I’m posting some of the results. Some of these paintings are successful as paintings some are not but I learned from each of them. I don’t know about the wisdom of posting paintings that may not be successful. However as learning experiences they were all very successful so I’m going to do it anyway.

This one was a lot of fun. It’s exactly the look I was going for – very loose. I have always been attracted to the lines of the steps.

Rex Beanland, Olympic Plaza, watercolour, 9 x 12
Olympic Plaza

This one was an attempt to capture a mass of foliage.

Rex Beanland, Shady Path Toronto, watercolour 8 x 10
Shady Path Toronto

In preparation for my workshop in Lethbridge I wanted to try to make something of this downtown building. This is just a literal interpretation.

Rex Beanland, Lethbridge, watercolour, 9 x 12

With this one I wanted to make it a more personal statement.

Lethbridge Fantasy

This one was to put it all together. Watercolour is so good a recording a rainy day that I used that theme.

Rex Beanland, Rainy Day In Lethbridge, watercolour, 9 x 12
Rainy Day In Lethbridge

This is a return to probably my favourite location, Kensington Market in Toronto. I love the ramshackle nature of the place. Very human, very interesting. This one I am very happy with and intend to do a larger studio version.

Rex Beanland, Kensington Market , watercolour, 9 x 12
Kensington Market

I’m intrigued by this wall and really wanted to work it into a painting so I literally copied the photo. Nice idea but not successful. Major confusion around ‘what’s the painting about’. Is it the girl catching the sun or the colourful poster. Trying to make both important doesn’t work.

Rex Beanland, Girl In Kensington Market, watercolour 9 x 13
Girl In Kensington Market

A very well known artist I know said that the human eye can’t really imagine what something will look like without actually seeing it. So by doing this I could see that as much as I love the girl and the wall I have to make a choice. Can’t have the two stars competing.

So let’s focus on the girl. I like that and I like the wall now but the structure on the left is probably too busy. Again it takes away from the star of the show – the girl.

Rex Beanland, Girl Kensington Market, watercolour, 9 x 5
Girl Kensington Market

Just a few steps away from the previous painting I caught this girl on the phone.
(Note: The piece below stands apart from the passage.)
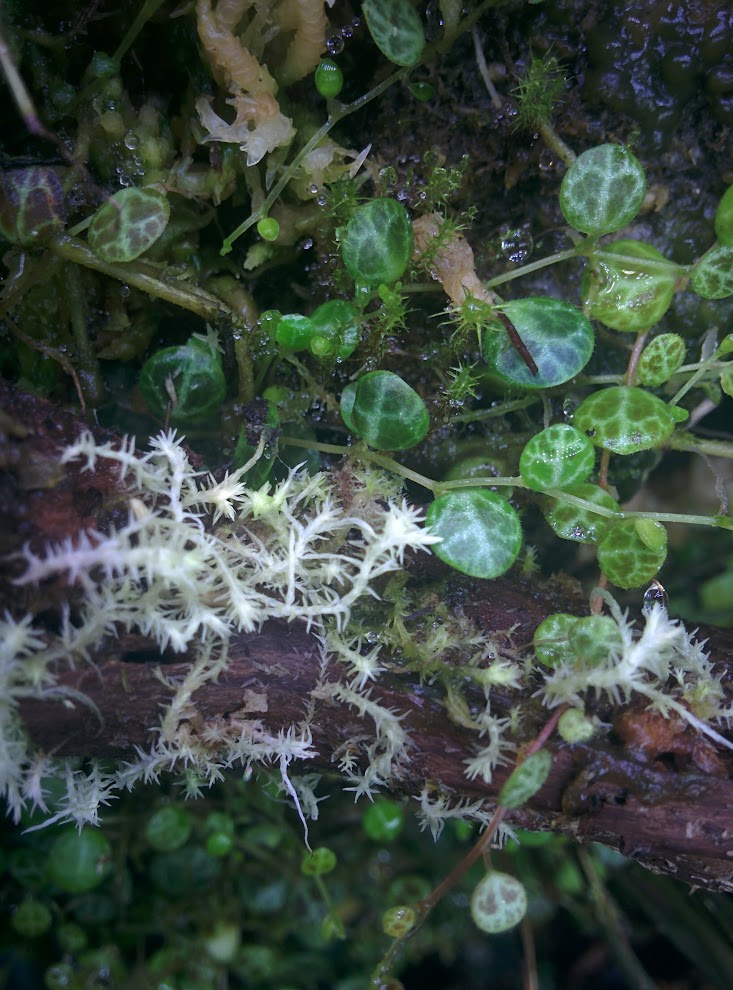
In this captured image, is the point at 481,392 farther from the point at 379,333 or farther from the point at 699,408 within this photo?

Her rich, reddish brown skin was captivating. The dark really brings her out. It’s getting hard to take photos of people without the ubiquitous cell phone.

Rex Beanland, Girl On Phone Kensington Market, watercolour, 9 x 5
Girl On Phone Kensington Market

So what is the power of play.

For me it’s exciting, quick and very focused. But above all it’s a wonderful way to explore new themes, new techniques and to learn and grow as an artist.

2 thoughts on “The Power Of Play

  1. Len Hughes

    I love the rendition of the streetscenes which i also like to do, especially incorporating people which is essential to any streetscene. Thanks for sharing and describing your motivation for the variiou scenes.

    1. Rex Beanland Post author

      Thanks a lot, Len, for your comments and for taking the time to look at my blog. All the best.